You could hardly have wished for more from either open-sider on Saturday, whether on attack or defence.

But there is much more in common between them, entering the red-letter day this weekend, than simply sparkling current form at Super Rugby level.

Both recently made their maiden appearances at Test level as substitutes, and will view the coveted final of the franchise competition as wonderful opportunities to press harder claims for starting rights once the Castle Rugby Championship begins a fortnight beyond.

Savea made two All Black appearances from the “splinters” during the June series against Wales, and Kriel did likewise for 20 minutes or so in the decisive third Test for the Springboks against Ireland in Port Elizabeth.

As things stand, Savea, 22, is the primary “fetching” understudy to Sam Cane for New Zealand, and 26-year-old Kriel is behind Francois Louw in the South African open-side pecking order.

Yet both are sure to be rising in public and pundit affection levels for greater Test deployment.

They are also proud one-team Super Rugby servants; Savea is Wellington-born and has been in the ‘Canes squad mix since 2013, and Kriel – although born some 150km from Johannesburg, in Mpumalanga-based Standerton – a loyal Lions man stretching back to the 2011 season.

Apart from leading a couple of exhilarating break-outs by the Hurricanes against the Chiefs at the weekend, Savea displayed rare zeal in the tackle department — a development that has taken him to the top of the competition-wide stats in that regard (192), now one above the Mooloo Men’s Cane, his superior for the time being  in All Black selection terms.

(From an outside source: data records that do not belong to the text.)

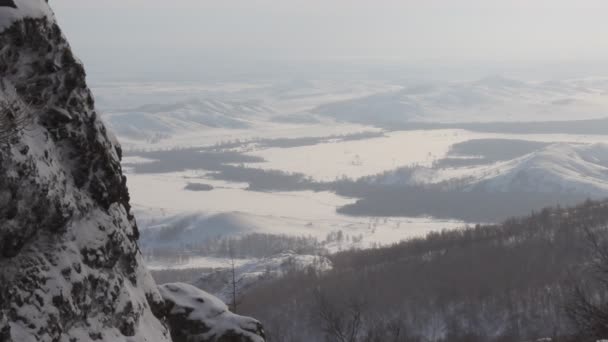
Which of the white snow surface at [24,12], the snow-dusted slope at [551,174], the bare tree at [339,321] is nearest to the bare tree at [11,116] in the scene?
the white snow surface at [24,12]

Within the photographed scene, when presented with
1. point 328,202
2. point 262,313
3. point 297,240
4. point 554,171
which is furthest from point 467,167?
point 262,313

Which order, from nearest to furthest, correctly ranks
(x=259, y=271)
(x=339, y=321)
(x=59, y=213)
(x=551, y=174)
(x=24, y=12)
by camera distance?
1. (x=59, y=213)
2. (x=24, y=12)
3. (x=339, y=321)
4. (x=259, y=271)
5. (x=551, y=174)

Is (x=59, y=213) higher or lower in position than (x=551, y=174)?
higher

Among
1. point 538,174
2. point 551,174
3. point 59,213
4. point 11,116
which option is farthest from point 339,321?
point 551,174

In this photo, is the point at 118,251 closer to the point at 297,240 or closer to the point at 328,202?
the point at 297,240

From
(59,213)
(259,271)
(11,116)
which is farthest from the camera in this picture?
(259,271)

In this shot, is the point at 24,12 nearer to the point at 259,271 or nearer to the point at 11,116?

Two or three of his hits were borderline ones in legality, coming close to the coat-hanger type, but they all played a key role nevertheless in stunting the Chiefs’ raids.

Meanwhile at Emirates Airline Park just a few hours later, Kriel similarly revelled in virtually all areas, including making a crucial catch of a finely-weighted Elton Jantjies cross-kick with the sun in his eyes to streak away for a try in the corner midway through the second half.

As if to confirm the durable, turbo-infused qualities to his engine, the Lions’ No 6 just seven minutes later thundered a long distance to rein in a flying ball-carrier Matt Faddes and tackle him in textbook style into touch, to the accompaniment of an approving roar from the Jo’burg faithful.

The vital statistics of Savea and Kriel are not far removed, into the bargain: the former 1.88m and 100kg, the latter 1.84m and 98kg.

Savea can claim bragging rights from their last match-up, the ordinary-season game in April, when the ‘Canes were collectively at their most imperious in a 50-17 thrashing at Emirates Airline Park – perhaps the lone really low point of the Lions’ otherwise vibrant campaign.

The whole visiting pack excelled in thoroughly outwitting and outplaying the Lions at the breakdown, so it might be overly cruel to suggest Kriel specifically played glaring second fiddle to Savea in that area.

Yet figures for the season as a whole so far suggest Kriel is at least the match for Savea for industry and value to the greater cause.

Ardie Savea. Photo: Twitter @SuperRugby
Ardie Savea. Photo: Twitter @SuperRugby

Savea leads the tackling head-to-head by a pretty wide 192-107 margin (success rate 92.8 percent to Kriel’s 89.9), plus boasts more clean breaks (20-16), offloads (10-7) and passes (90-45).

Then again, Kriel rules the roost for tries (6-5), carries (143-135), metres earned (822-620), and defenders beaten (55-35).

He is also clearly a more useful occasional option as a lineout-bagger, having claimed 14 to Savea’s solitary effort.

But when these two balls of fire lock horns on Saturday, stats are likely to be the last thing on most onlookers’ minds.

Marks in pencil? Jaco Kriel and Ardie Savea just seem to offer so much more to rugby union than that.